Wildwood Missouri

Wildwood, Missouri

This is a lime kiln. It is in Rockwoods Reservation, a Missouri forest and wildlife conservation area in Wildwood, Missouri, just west of St. Louis and north of Route 50.

This kiln was built in the mid-1850s by a businessman who needed powdered lime to use in mortar for houses he was building in the area. It is 20 feet on a side and about 40 feet tall, roughly the height of a four-story building.

The kiln is at the base of a hill and is open at the top so limestone rocks could be dumped into it from above. Openings on the sides allowed firewood to be put inside. Burning the wood produced temperatures reaching 800 degrees Fahrenheit, which broke down the limestone rocks into powdered lime. The arch you can see at the bottom was used to shovel the powdered lime out.

The wood that was burned was harvested near the kiln. This resulted in clear cutting, and the trees you see are part of a second-growth forest.

The vertical line on the wall of the kiln is an expansion joint, allowing the walls to expand and contract as the temperature within changed. The kiln itself was built of the same limestone it rendered. To protect it from the heat, the inside walls were lined with firebrick brought from St. Louis. Firebrick is made from a type of clay, often mixed with minerals. It, too, is produced by firing in a kiln. Firebricks are still used today to help contain molten metals and in other applications.

This kiln is the lone survivor of several that were built in the area at about the same time.

Coloma, California

Gold!

On January 24, 1848, a man named James Marshall discovered gold in what is now the town of Coloma, California. At the time, he wasn’t looking for it.

Marshall was a business partner of John Sutter, who needed lumber to develop extensive land holdings in what is now California. The deal: Sutter would finance the construction of a sawmill, and Marshall would build it.

The original Sutter’s Mill didn’t last long. It was completely washed away by the South Fork of the American River, which flows just to the left of the photo above.

The mill you see here is a reconstruction, built to the original plans. Marshall placed his mill near the river because it relied on water power to drive its saw. Water was diverted from the river to run through the mill race (the ditch in the foreground). Water pressure turned the water wheel visible at the bottom of the building, which in turn operated a saw on the upper level.

Marshall had trouble getting water to flow freely enough to drive the saw, and so his workers kept digging at the mill race. One day, while inspecting that work, Marshall looked down at the water trickling past his feet and, using only his hand, scooped up some flakes of metal.

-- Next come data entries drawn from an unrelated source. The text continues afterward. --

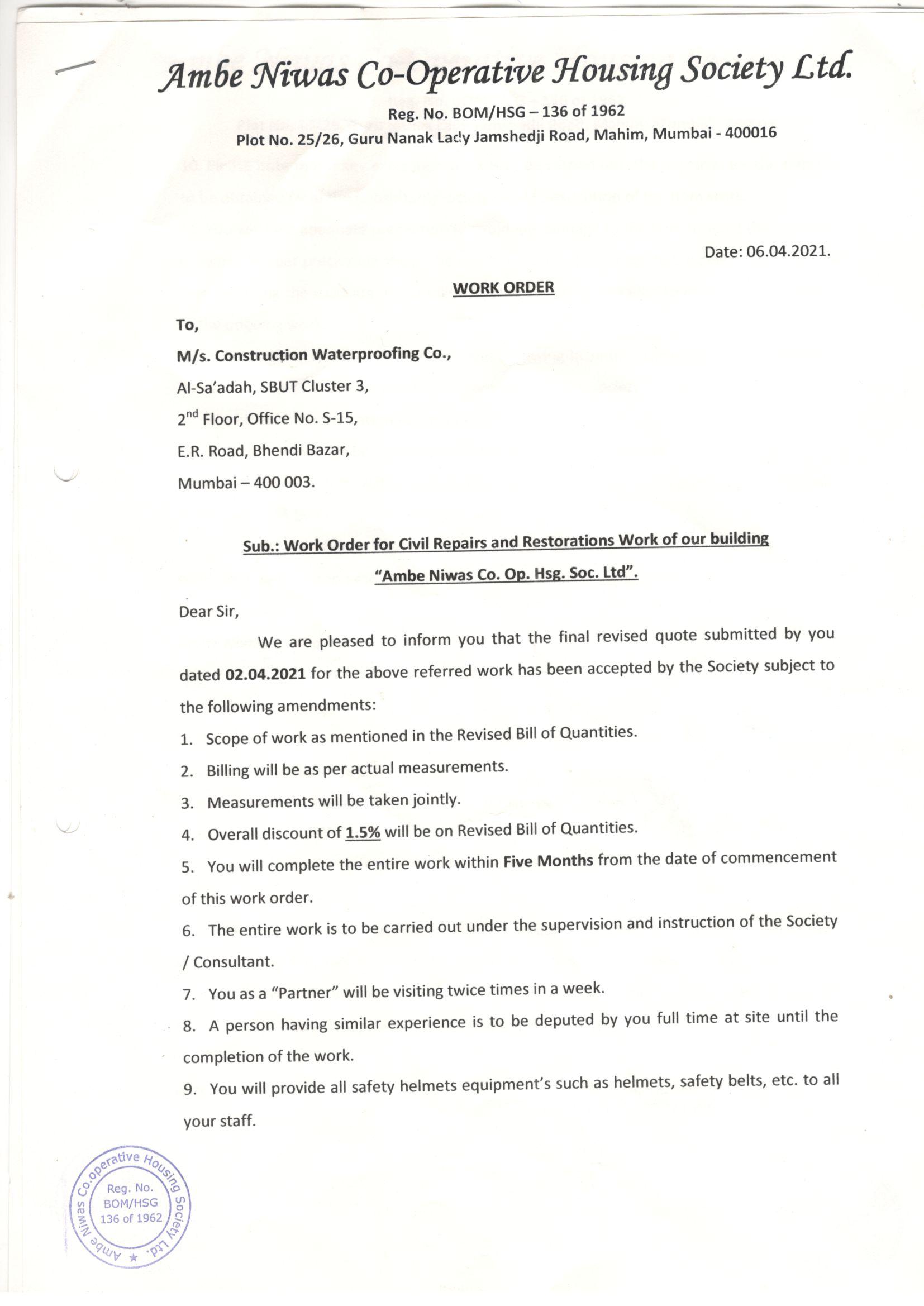 Ambe Niwas Co-Operative Housing Society Ltd.

Reg. No. BOM/HSG – 136 of 1962

Plot No. 25/26, Guru Nanak Lady Jamshedji Road, Mahim, Mumbai - 400016

Date: 06.04.2021.

WORK ORDER

To,

M/s. Construction Waterproofing Co.,

Al-Sa'adah, SBUT Cluster 3,

2$^{nd}$ Floor, Office No. S-15,

E.R. Road, Bhendi Bazar,

Mumbai – 400 003.

Sub.: Work Order for Civil Repairs and Restorations Work of our building "Ambe Niwas Co. Op. Hsg. Soc. Ltd".

Dear Sir,

We are pleased to inform you that the final revised quote submitted by you dated 02.04.2021 for the above referred work has been accepted by the Society subject to the following amendments:

1. Scope of work as mentioned in the Revised Bill of Quantities.

2. Billing will be as per actual measurements.

3. Measurements will be taken jointly.

4. Overall discount of 1.5% will be on Revised Bill of Quantities.

5. You will complete the entire work within Five Months from the date of commencement of this work order.

6. The entire work is to be carried out under the supervision and instruction of the Society / Consultant.

7. You as a "Partner" will be visiting twice times in a week.

8. A person having similar experience is to be deputed by you full time at site until the completion of the work.

9. You will provide all safety helmets equipment's such as helmets, safety belts, etc. to all your staff.

Ambe Niwas Co.operative Housing Society Ltd. ★ Reg. No. BOM/HSG 136 of 1962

What he said on that occasion is known: “Boys, by God I believe I’ve found a gold mine!” The boys were skeptical.

They suspected the presence of iron pyrite, or fool’s gold, so they ran tests. The metal flakes were bent, bitten, hammered with a rock, and, finally, soaked in lye.

The verdict: Gold!

The result, according to the Marshall Gold Discovery State Historic Park, where the mill is located, was “The largest voluntary mass migration of people in history.”

The park, eight miles north of Placerville and Route 50, also features a majestic statue of James Marshall pointing to the spot where he discovered the gold. In real life, he and Sutter likely felt much less than majestic about the whole thing. They both died in poverty.